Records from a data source
=== Begin Enclosure ===

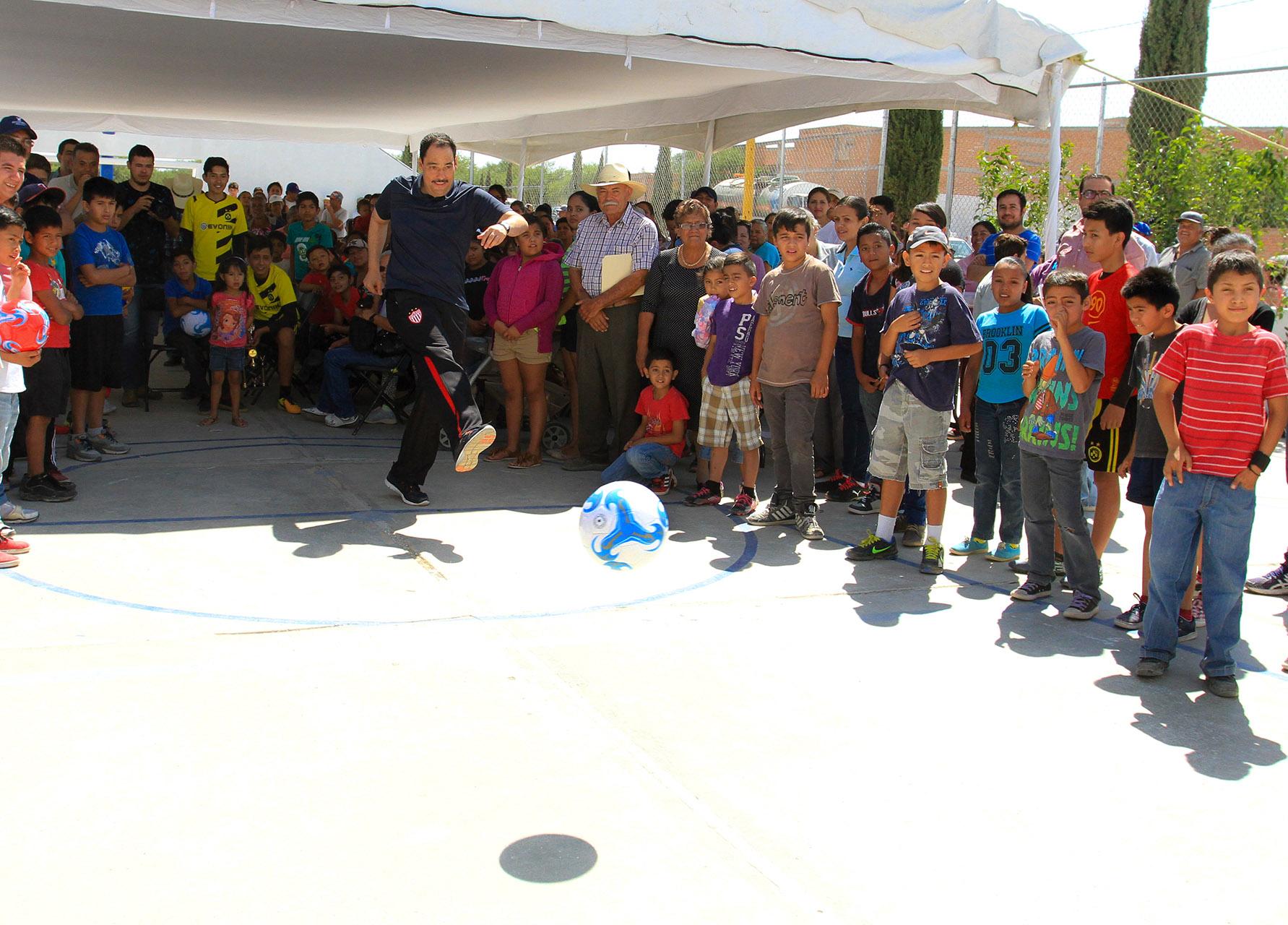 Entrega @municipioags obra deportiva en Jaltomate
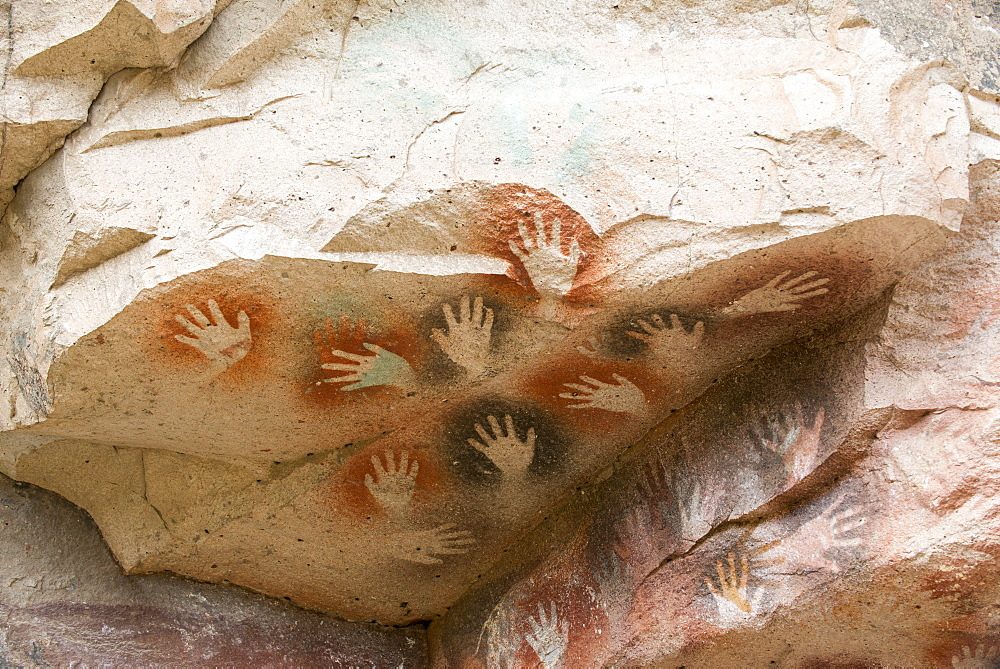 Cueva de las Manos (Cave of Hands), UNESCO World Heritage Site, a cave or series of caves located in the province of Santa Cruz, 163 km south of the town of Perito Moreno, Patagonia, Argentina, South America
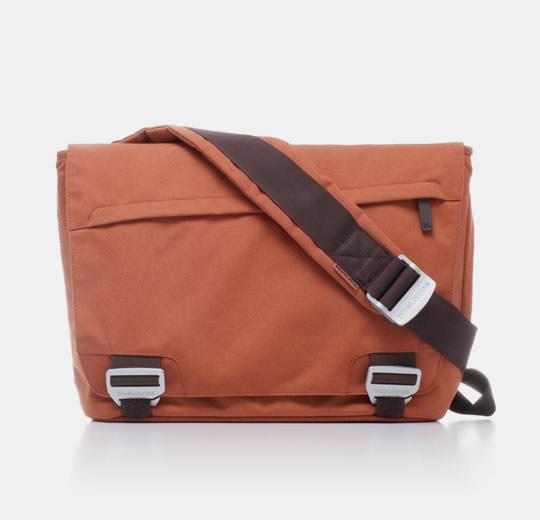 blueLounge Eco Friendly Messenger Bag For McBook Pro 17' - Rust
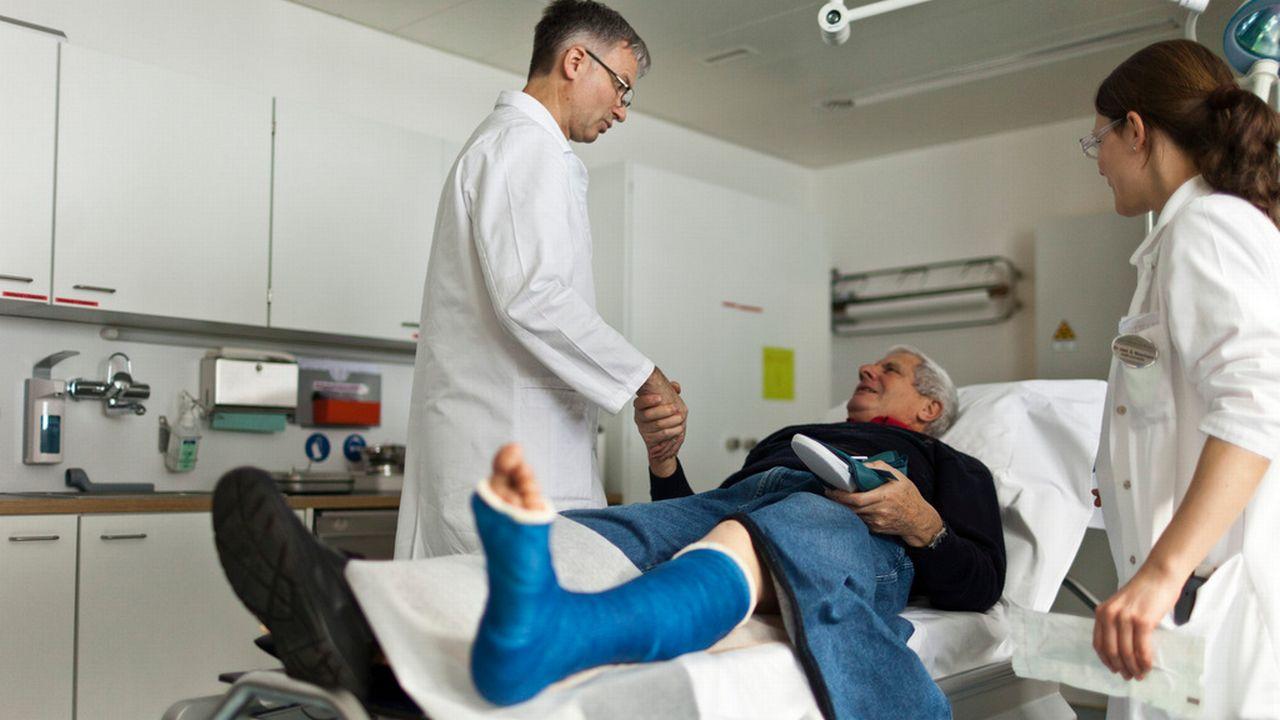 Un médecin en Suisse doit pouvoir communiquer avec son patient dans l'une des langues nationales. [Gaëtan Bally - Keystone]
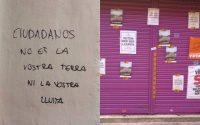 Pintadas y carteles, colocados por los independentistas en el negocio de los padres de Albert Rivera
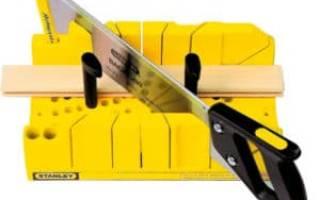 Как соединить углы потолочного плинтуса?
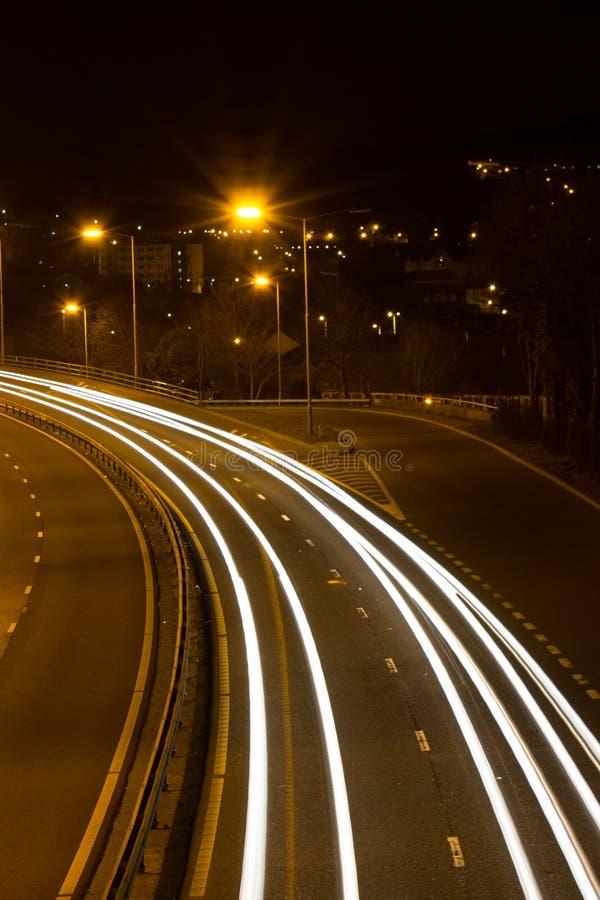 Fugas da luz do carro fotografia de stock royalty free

=== End Enclosure ===

TASK ITEM - Going from the line holding "Un médecin en" to the last line of the data above, reproduce every line exactly, both included, with the pictures omitted.

TASK OUTPUT -
 Un médecin en Suisse doit pouvoir communiquer avec son patient dans l'une des langues nationales. [Gaëtan Bally - Keystone]
 Pintadas y carteles, colocados por los independentistas en el negocio de los padres de Albert Rivera
 Как соединить углы потолочного плинтуса?
 Fugas da luz do carro fotografia de stock royalty free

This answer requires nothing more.